Benjamen hosts the show "too much information" on WFMU.
Learn how important drawing is for video and performance artist Joan Jonas at Location One. The Jewish Museum uses orginal drawings to illustrate the real life escape of the husband and wife team behind Curious George, and Swiss artist Zilla Leutenegger brings her drawings to life for her new show Rocksie.
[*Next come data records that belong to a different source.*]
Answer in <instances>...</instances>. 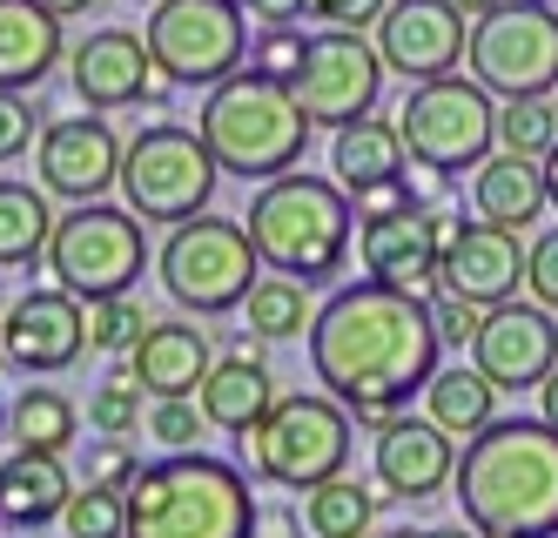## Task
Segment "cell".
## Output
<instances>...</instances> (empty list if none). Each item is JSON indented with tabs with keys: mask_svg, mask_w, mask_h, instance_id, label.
I'll list each match as a JSON object with an SVG mask.
<instances>
[{
	"mask_svg": "<svg viewBox=\"0 0 558 538\" xmlns=\"http://www.w3.org/2000/svg\"><path fill=\"white\" fill-rule=\"evenodd\" d=\"M437 316L424 297L384 283H350L310 323V370L364 431H384L437 378Z\"/></svg>",
	"mask_w": 558,
	"mask_h": 538,
	"instance_id": "1",
	"label": "cell"
},
{
	"mask_svg": "<svg viewBox=\"0 0 558 538\" xmlns=\"http://www.w3.org/2000/svg\"><path fill=\"white\" fill-rule=\"evenodd\" d=\"M451 491L477 538H558V431L545 418H492L458 451Z\"/></svg>",
	"mask_w": 558,
	"mask_h": 538,
	"instance_id": "2",
	"label": "cell"
},
{
	"mask_svg": "<svg viewBox=\"0 0 558 538\" xmlns=\"http://www.w3.org/2000/svg\"><path fill=\"white\" fill-rule=\"evenodd\" d=\"M195 129H203V142H209L222 176H235V182H276V176H290L296 162H303L316 121L296 101L290 81H269L256 68H235L229 81H216V88L203 95Z\"/></svg>",
	"mask_w": 558,
	"mask_h": 538,
	"instance_id": "3",
	"label": "cell"
},
{
	"mask_svg": "<svg viewBox=\"0 0 558 538\" xmlns=\"http://www.w3.org/2000/svg\"><path fill=\"white\" fill-rule=\"evenodd\" d=\"M129 538H256V491L229 458L169 451L129 485Z\"/></svg>",
	"mask_w": 558,
	"mask_h": 538,
	"instance_id": "4",
	"label": "cell"
},
{
	"mask_svg": "<svg viewBox=\"0 0 558 538\" xmlns=\"http://www.w3.org/2000/svg\"><path fill=\"white\" fill-rule=\"evenodd\" d=\"M250 236H256V256L276 276H296V283H330L350 263V242H356V210L343 182L324 176H276L256 189L250 202Z\"/></svg>",
	"mask_w": 558,
	"mask_h": 538,
	"instance_id": "5",
	"label": "cell"
},
{
	"mask_svg": "<svg viewBox=\"0 0 558 538\" xmlns=\"http://www.w3.org/2000/svg\"><path fill=\"white\" fill-rule=\"evenodd\" d=\"M155 270H162V289L189 316H229V310H243L250 289L263 283V256H256L250 223H229V216L175 223Z\"/></svg>",
	"mask_w": 558,
	"mask_h": 538,
	"instance_id": "6",
	"label": "cell"
},
{
	"mask_svg": "<svg viewBox=\"0 0 558 538\" xmlns=\"http://www.w3.org/2000/svg\"><path fill=\"white\" fill-rule=\"evenodd\" d=\"M350 431L356 418L324 391V397H276L269 404V418L256 431H243V458L256 478L269 485H290V491H316L324 478H337L350 465Z\"/></svg>",
	"mask_w": 558,
	"mask_h": 538,
	"instance_id": "7",
	"label": "cell"
},
{
	"mask_svg": "<svg viewBox=\"0 0 558 538\" xmlns=\"http://www.w3.org/2000/svg\"><path fill=\"white\" fill-rule=\"evenodd\" d=\"M397 135H404V155L424 162V169L464 176L498 148V95L477 74H437L417 81L411 101L397 108Z\"/></svg>",
	"mask_w": 558,
	"mask_h": 538,
	"instance_id": "8",
	"label": "cell"
},
{
	"mask_svg": "<svg viewBox=\"0 0 558 538\" xmlns=\"http://www.w3.org/2000/svg\"><path fill=\"white\" fill-rule=\"evenodd\" d=\"M148 55L169 88H216L250 68V8L243 0H155L148 8Z\"/></svg>",
	"mask_w": 558,
	"mask_h": 538,
	"instance_id": "9",
	"label": "cell"
},
{
	"mask_svg": "<svg viewBox=\"0 0 558 538\" xmlns=\"http://www.w3.org/2000/svg\"><path fill=\"white\" fill-rule=\"evenodd\" d=\"M216 155L203 142V129H182V121H155L122 148V195L142 223H189L209 216L216 195Z\"/></svg>",
	"mask_w": 558,
	"mask_h": 538,
	"instance_id": "10",
	"label": "cell"
},
{
	"mask_svg": "<svg viewBox=\"0 0 558 538\" xmlns=\"http://www.w3.org/2000/svg\"><path fill=\"white\" fill-rule=\"evenodd\" d=\"M48 270L82 303H95V297H129V289L142 283V270H148L142 216L135 210H114V202H74V210L54 223Z\"/></svg>",
	"mask_w": 558,
	"mask_h": 538,
	"instance_id": "11",
	"label": "cell"
},
{
	"mask_svg": "<svg viewBox=\"0 0 558 538\" xmlns=\"http://www.w3.org/2000/svg\"><path fill=\"white\" fill-rule=\"evenodd\" d=\"M464 68L498 101L551 95L558 88V8L551 0H505V8L477 14Z\"/></svg>",
	"mask_w": 558,
	"mask_h": 538,
	"instance_id": "12",
	"label": "cell"
},
{
	"mask_svg": "<svg viewBox=\"0 0 558 538\" xmlns=\"http://www.w3.org/2000/svg\"><path fill=\"white\" fill-rule=\"evenodd\" d=\"M464 229L458 210H404L384 223H356V256H364V276L384 289H404V297L437 303L445 297V242Z\"/></svg>",
	"mask_w": 558,
	"mask_h": 538,
	"instance_id": "13",
	"label": "cell"
},
{
	"mask_svg": "<svg viewBox=\"0 0 558 538\" xmlns=\"http://www.w3.org/2000/svg\"><path fill=\"white\" fill-rule=\"evenodd\" d=\"M296 101L310 108V121L324 129H343V121H364L377 108V88H384V55L377 40L364 34H343V27H324L303 55V74L290 81Z\"/></svg>",
	"mask_w": 558,
	"mask_h": 538,
	"instance_id": "14",
	"label": "cell"
},
{
	"mask_svg": "<svg viewBox=\"0 0 558 538\" xmlns=\"http://www.w3.org/2000/svg\"><path fill=\"white\" fill-rule=\"evenodd\" d=\"M88 350V303L74 289H27V297L0 316V357L21 378H61Z\"/></svg>",
	"mask_w": 558,
	"mask_h": 538,
	"instance_id": "15",
	"label": "cell"
},
{
	"mask_svg": "<svg viewBox=\"0 0 558 538\" xmlns=\"http://www.w3.org/2000/svg\"><path fill=\"white\" fill-rule=\"evenodd\" d=\"M122 148L101 115H61L34 142V176L61 202H108V189H122Z\"/></svg>",
	"mask_w": 558,
	"mask_h": 538,
	"instance_id": "16",
	"label": "cell"
},
{
	"mask_svg": "<svg viewBox=\"0 0 558 538\" xmlns=\"http://www.w3.org/2000/svg\"><path fill=\"white\" fill-rule=\"evenodd\" d=\"M377 55H384L390 74H404V81L458 74V61L471 55L464 14L451 8V0H390L384 21H377Z\"/></svg>",
	"mask_w": 558,
	"mask_h": 538,
	"instance_id": "17",
	"label": "cell"
},
{
	"mask_svg": "<svg viewBox=\"0 0 558 538\" xmlns=\"http://www.w3.org/2000/svg\"><path fill=\"white\" fill-rule=\"evenodd\" d=\"M68 81L88 108H135V101H155L169 88L155 55H148V34H129V27H95V34L74 40Z\"/></svg>",
	"mask_w": 558,
	"mask_h": 538,
	"instance_id": "18",
	"label": "cell"
},
{
	"mask_svg": "<svg viewBox=\"0 0 558 538\" xmlns=\"http://www.w3.org/2000/svg\"><path fill=\"white\" fill-rule=\"evenodd\" d=\"M471 363L485 370L498 391H538L558 370V323L545 303H492L485 330L471 344Z\"/></svg>",
	"mask_w": 558,
	"mask_h": 538,
	"instance_id": "19",
	"label": "cell"
},
{
	"mask_svg": "<svg viewBox=\"0 0 558 538\" xmlns=\"http://www.w3.org/2000/svg\"><path fill=\"white\" fill-rule=\"evenodd\" d=\"M371 471L390 499H430V491H445L458 478V438L430 418H411V410H397V418L377 431V451H371Z\"/></svg>",
	"mask_w": 558,
	"mask_h": 538,
	"instance_id": "20",
	"label": "cell"
},
{
	"mask_svg": "<svg viewBox=\"0 0 558 538\" xmlns=\"http://www.w3.org/2000/svg\"><path fill=\"white\" fill-rule=\"evenodd\" d=\"M532 270V250L518 242V229H498L485 216H471L451 242H445V289L451 297H471V303H511L518 283Z\"/></svg>",
	"mask_w": 558,
	"mask_h": 538,
	"instance_id": "21",
	"label": "cell"
},
{
	"mask_svg": "<svg viewBox=\"0 0 558 538\" xmlns=\"http://www.w3.org/2000/svg\"><path fill=\"white\" fill-rule=\"evenodd\" d=\"M209 363H216V350L203 337V323H148L142 344L129 350V378L148 397H195Z\"/></svg>",
	"mask_w": 558,
	"mask_h": 538,
	"instance_id": "22",
	"label": "cell"
},
{
	"mask_svg": "<svg viewBox=\"0 0 558 538\" xmlns=\"http://www.w3.org/2000/svg\"><path fill=\"white\" fill-rule=\"evenodd\" d=\"M68 61L61 14H48L41 0H0V88H41V81Z\"/></svg>",
	"mask_w": 558,
	"mask_h": 538,
	"instance_id": "23",
	"label": "cell"
},
{
	"mask_svg": "<svg viewBox=\"0 0 558 538\" xmlns=\"http://www.w3.org/2000/svg\"><path fill=\"white\" fill-rule=\"evenodd\" d=\"M471 210L498 223V229H518L525 236L551 202H545V162L532 155H511V148H492L485 162H477V176H471Z\"/></svg>",
	"mask_w": 558,
	"mask_h": 538,
	"instance_id": "24",
	"label": "cell"
},
{
	"mask_svg": "<svg viewBox=\"0 0 558 538\" xmlns=\"http://www.w3.org/2000/svg\"><path fill=\"white\" fill-rule=\"evenodd\" d=\"M74 499V478L54 451H14L8 465H0V525L8 531H41L68 512Z\"/></svg>",
	"mask_w": 558,
	"mask_h": 538,
	"instance_id": "25",
	"label": "cell"
},
{
	"mask_svg": "<svg viewBox=\"0 0 558 538\" xmlns=\"http://www.w3.org/2000/svg\"><path fill=\"white\" fill-rule=\"evenodd\" d=\"M195 404H203V418L216 425V431H256L263 418H269V404H276V378L263 370V357H250V350H229V357H216L209 363V378H203V391H195Z\"/></svg>",
	"mask_w": 558,
	"mask_h": 538,
	"instance_id": "26",
	"label": "cell"
},
{
	"mask_svg": "<svg viewBox=\"0 0 558 538\" xmlns=\"http://www.w3.org/2000/svg\"><path fill=\"white\" fill-rule=\"evenodd\" d=\"M424 418L471 444L477 431L498 418V384L477 363H451V370H437V378L424 384Z\"/></svg>",
	"mask_w": 558,
	"mask_h": 538,
	"instance_id": "27",
	"label": "cell"
},
{
	"mask_svg": "<svg viewBox=\"0 0 558 538\" xmlns=\"http://www.w3.org/2000/svg\"><path fill=\"white\" fill-rule=\"evenodd\" d=\"M404 135H397V121H377V115H364V121H343L337 129V142H330V169H337V182H343V195L350 189H364V182H384V176H404Z\"/></svg>",
	"mask_w": 558,
	"mask_h": 538,
	"instance_id": "28",
	"label": "cell"
},
{
	"mask_svg": "<svg viewBox=\"0 0 558 538\" xmlns=\"http://www.w3.org/2000/svg\"><path fill=\"white\" fill-rule=\"evenodd\" d=\"M54 210H48V189L34 182H0V270H27L34 256H48L54 242Z\"/></svg>",
	"mask_w": 558,
	"mask_h": 538,
	"instance_id": "29",
	"label": "cell"
},
{
	"mask_svg": "<svg viewBox=\"0 0 558 538\" xmlns=\"http://www.w3.org/2000/svg\"><path fill=\"white\" fill-rule=\"evenodd\" d=\"M8 438L14 451H61L82 438V410H74V397H61L54 384H27L14 404H8Z\"/></svg>",
	"mask_w": 558,
	"mask_h": 538,
	"instance_id": "30",
	"label": "cell"
},
{
	"mask_svg": "<svg viewBox=\"0 0 558 538\" xmlns=\"http://www.w3.org/2000/svg\"><path fill=\"white\" fill-rule=\"evenodd\" d=\"M377 518V491L356 485V478H324L316 491H303V525L310 538H364Z\"/></svg>",
	"mask_w": 558,
	"mask_h": 538,
	"instance_id": "31",
	"label": "cell"
},
{
	"mask_svg": "<svg viewBox=\"0 0 558 538\" xmlns=\"http://www.w3.org/2000/svg\"><path fill=\"white\" fill-rule=\"evenodd\" d=\"M243 316H250L256 337H269V344L303 337V330L316 323V310H310V283H296V276H263V283L250 289Z\"/></svg>",
	"mask_w": 558,
	"mask_h": 538,
	"instance_id": "32",
	"label": "cell"
},
{
	"mask_svg": "<svg viewBox=\"0 0 558 538\" xmlns=\"http://www.w3.org/2000/svg\"><path fill=\"white\" fill-rule=\"evenodd\" d=\"M498 148L545 162L558 148V101L551 95H525V101H498Z\"/></svg>",
	"mask_w": 558,
	"mask_h": 538,
	"instance_id": "33",
	"label": "cell"
},
{
	"mask_svg": "<svg viewBox=\"0 0 558 538\" xmlns=\"http://www.w3.org/2000/svg\"><path fill=\"white\" fill-rule=\"evenodd\" d=\"M61 531L68 538H129V491L114 485H74V499L61 512Z\"/></svg>",
	"mask_w": 558,
	"mask_h": 538,
	"instance_id": "34",
	"label": "cell"
},
{
	"mask_svg": "<svg viewBox=\"0 0 558 538\" xmlns=\"http://www.w3.org/2000/svg\"><path fill=\"white\" fill-rule=\"evenodd\" d=\"M148 391L129 378H101L95 391H88V431L95 438H135V431H148V404H142Z\"/></svg>",
	"mask_w": 558,
	"mask_h": 538,
	"instance_id": "35",
	"label": "cell"
},
{
	"mask_svg": "<svg viewBox=\"0 0 558 538\" xmlns=\"http://www.w3.org/2000/svg\"><path fill=\"white\" fill-rule=\"evenodd\" d=\"M142 330H148V316H142L135 297H95V303H88V350L129 357V350L142 344Z\"/></svg>",
	"mask_w": 558,
	"mask_h": 538,
	"instance_id": "36",
	"label": "cell"
},
{
	"mask_svg": "<svg viewBox=\"0 0 558 538\" xmlns=\"http://www.w3.org/2000/svg\"><path fill=\"white\" fill-rule=\"evenodd\" d=\"M203 404L195 397H148V438L162 451H195L203 444Z\"/></svg>",
	"mask_w": 558,
	"mask_h": 538,
	"instance_id": "37",
	"label": "cell"
},
{
	"mask_svg": "<svg viewBox=\"0 0 558 538\" xmlns=\"http://www.w3.org/2000/svg\"><path fill=\"white\" fill-rule=\"evenodd\" d=\"M303 55H310V34L303 27H263L250 40V68L269 74V81H296L303 74Z\"/></svg>",
	"mask_w": 558,
	"mask_h": 538,
	"instance_id": "38",
	"label": "cell"
},
{
	"mask_svg": "<svg viewBox=\"0 0 558 538\" xmlns=\"http://www.w3.org/2000/svg\"><path fill=\"white\" fill-rule=\"evenodd\" d=\"M34 142H41V115H34V101L21 88H0V162L27 155Z\"/></svg>",
	"mask_w": 558,
	"mask_h": 538,
	"instance_id": "39",
	"label": "cell"
},
{
	"mask_svg": "<svg viewBox=\"0 0 558 538\" xmlns=\"http://www.w3.org/2000/svg\"><path fill=\"white\" fill-rule=\"evenodd\" d=\"M430 316H437V337H445V350H471L492 310H485V303H471V297H451V289H445V297L430 303Z\"/></svg>",
	"mask_w": 558,
	"mask_h": 538,
	"instance_id": "40",
	"label": "cell"
},
{
	"mask_svg": "<svg viewBox=\"0 0 558 538\" xmlns=\"http://www.w3.org/2000/svg\"><path fill=\"white\" fill-rule=\"evenodd\" d=\"M350 210H356V223H384V216L417 210V202H411V182H404V176H384V182L350 189Z\"/></svg>",
	"mask_w": 558,
	"mask_h": 538,
	"instance_id": "41",
	"label": "cell"
},
{
	"mask_svg": "<svg viewBox=\"0 0 558 538\" xmlns=\"http://www.w3.org/2000/svg\"><path fill=\"white\" fill-rule=\"evenodd\" d=\"M135 471H142V458H135V444H129V438H95V451H88V485L129 491Z\"/></svg>",
	"mask_w": 558,
	"mask_h": 538,
	"instance_id": "42",
	"label": "cell"
},
{
	"mask_svg": "<svg viewBox=\"0 0 558 538\" xmlns=\"http://www.w3.org/2000/svg\"><path fill=\"white\" fill-rule=\"evenodd\" d=\"M390 0H310V21L316 27H343V34H364L384 21Z\"/></svg>",
	"mask_w": 558,
	"mask_h": 538,
	"instance_id": "43",
	"label": "cell"
},
{
	"mask_svg": "<svg viewBox=\"0 0 558 538\" xmlns=\"http://www.w3.org/2000/svg\"><path fill=\"white\" fill-rule=\"evenodd\" d=\"M525 289H532V303H545L558 316V229H545L532 242V270H525Z\"/></svg>",
	"mask_w": 558,
	"mask_h": 538,
	"instance_id": "44",
	"label": "cell"
},
{
	"mask_svg": "<svg viewBox=\"0 0 558 538\" xmlns=\"http://www.w3.org/2000/svg\"><path fill=\"white\" fill-rule=\"evenodd\" d=\"M243 8H250L263 27H303V21H310V0H243Z\"/></svg>",
	"mask_w": 558,
	"mask_h": 538,
	"instance_id": "45",
	"label": "cell"
},
{
	"mask_svg": "<svg viewBox=\"0 0 558 538\" xmlns=\"http://www.w3.org/2000/svg\"><path fill=\"white\" fill-rule=\"evenodd\" d=\"M538 418H545V425L558 431V370H551V378L538 384Z\"/></svg>",
	"mask_w": 558,
	"mask_h": 538,
	"instance_id": "46",
	"label": "cell"
},
{
	"mask_svg": "<svg viewBox=\"0 0 558 538\" xmlns=\"http://www.w3.org/2000/svg\"><path fill=\"white\" fill-rule=\"evenodd\" d=\"M48 14H61V21H74V14H88V8H101V0H41Z\"/></svg>",
	"mask_w": 558,
	"mask_h": 538,
	"instance_id": "47",
	"label": "cell"
},
{
	"mask_svg": "<svg viewBox=\"0 0 558 538\" xmlns=\"http://www.w3.org/2000/svg\"><path fill=\"white\" fill-rule=\"evenodd\" d=\"M545 202H551V216H558V148L545 155Z\"/></svg>",
	"mask_w": 558,
	"mask_h": 538,
	"instance_id": "48",
	"label": "cell"
},
{
	"mask_svg": "<svg viewBox=\"0 0 558 538\" xmlns=\"http://www.w3.org/2000/svg\"><path fill=\"white\" fill-rule=\"evenodd\" d=\"M458 14H492V8H505V0H451Z\"/></svg>",
	"mask_w": 558,
	"mask_h": 538,
	"instance_id": "49",
	"label": "cell"
},
{
	"mask_svg": "<svg viewBox=\"0 0 558 538\" xmlns=\"http://www.w3.org/2000/svg\"><path fill=\"white\" fill-rule=\"evenodd\" d=\"M364 538H371V531H364ZM377 538H424V531H377Z\"/></svg>",
	"mask_w": 558,
	"mask_h": 538,
	"instance_id": "50",
	"label": "cell"
},
{
	"mask_svg": "<svg viewBox=\"0 0 558 538\" xmlns=\"http://www.w3.org/2000/svg\"><path fill=\"white\" fill-rule=\"evenodd\" d=\"M424 538H464V531H424Z\"/></svg>",
	"mask_w": 558,
	"mask_h": 538,
	"instance_id": "51",
	"label": "cell"
},
{
	"mask_svg": "<svg viewBox=\"0 0 558 538\" xmlns=\"http://www.w3.org/2000/svg\"><path fill=\"white\" fill-rule=\"evenodd\" d=\"M0 438H8V404H0Z\"/></svg>",
	"mask_w": 558,
	"mask_h": 538,
	"instance_id": "52",
	"label": "cell"
},
{
	"mask_svg": "<svg viewBox=\"0 0 558 538\" xmlns=\"http://www.w3.org/2000/svg\"><path fill=\"white\" fill-rule=\"evenodd\" d=\"M148 8H155V0H148Z\"/></svg>",
	"mask_w": 558,
	"mask_h": 538,
	"instance_id": "53",
	"label": "cell"
},
{
	"mask_svg": "<svg viewBox=\"0 0 558 538\" xmlns=\"http://www.w3.org/2000/svg\"><path fill=\"white\" fill-rule=\"evenodd\" d=\"M0 531H8V525H0Z\"/></svg>",
	"mask_w": 558,
	"mask_h": 538,
	"instance_id": "54",
	"label": "cell"
}]
</instances>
The Marina Abramovic and Tino Sehgal shows have not only put performance art in the spotlight but also exposed the contentious debate between the old and new guard (not everyone is jazzed about Sehgal selling his performance pieces). Location One presents Drawing/Performance/Video, a new exhibition by Joan Jonas, one of the pioneers of video and performance art. Her 1972 film Vertical Roll used the video medium (remember that annoying scrolling your old VCR would do) as a device to construct a self portrait. The Location One show looks at the role of drawing in the artist's performance and video work.
“I didn’t see a major difference between a poem, a sculpture, a film, or a dance. A gesture has for me the same weight as a drawing: draw, erase, draw, erase–memory erased,” Jonas says on gallery website.
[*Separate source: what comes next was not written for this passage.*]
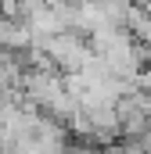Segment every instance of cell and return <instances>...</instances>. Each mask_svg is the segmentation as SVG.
<instances>
[{"label":"cell","instance_id":"6da1fadb","mask_svg":"<svg viewBox=\"0 0 151 154\" xmlns=\"http://www.w3.org/2000/svg\"><path fill=\"white\" fill-rule=\"evenodd\" d=\"M104 154H148L144 143H133V140H112L104 143Z\"/></svg>","mask_w":151,"mask_h":154}]
</instances>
A new exhibit at the Jewish Museum shows Curious George really did save the day. The always on the run character was created by a intrepid husband-and-wife team H.A. and Margret Rey (he changed the name from Reyersbach). Two days before the Nazis marched into Paris, the German Jewish couple fled on bicycles carrying drawings for their picturebooks, including one about a mischievous monkey then called Fifi. Margret was an assertive outspoken graduate of the famed Bauhaus school, whereas Hans Rey was a gentle self taught artist. Together they were able to make it to America and the exhibition features nearly 80 original drawings and vibrant watercolors from the more than 30 books the couple wrote and illustrated together.
Whether it be wall drawings, a projection, or works on paper - drawing is the root of Zurich based artist Zilla Leutenegger’s work. Her new show at the Perry Rubenstein is called Rocksie, the sound of a fist hitting punching bag fills the space making it sound like more like a gym than a gallery. The show features video projections and drawings. Leutenegger says the show is about courage, and not just the kind of courage it takes to be "Rocky" but the courage we need to face daily life as well.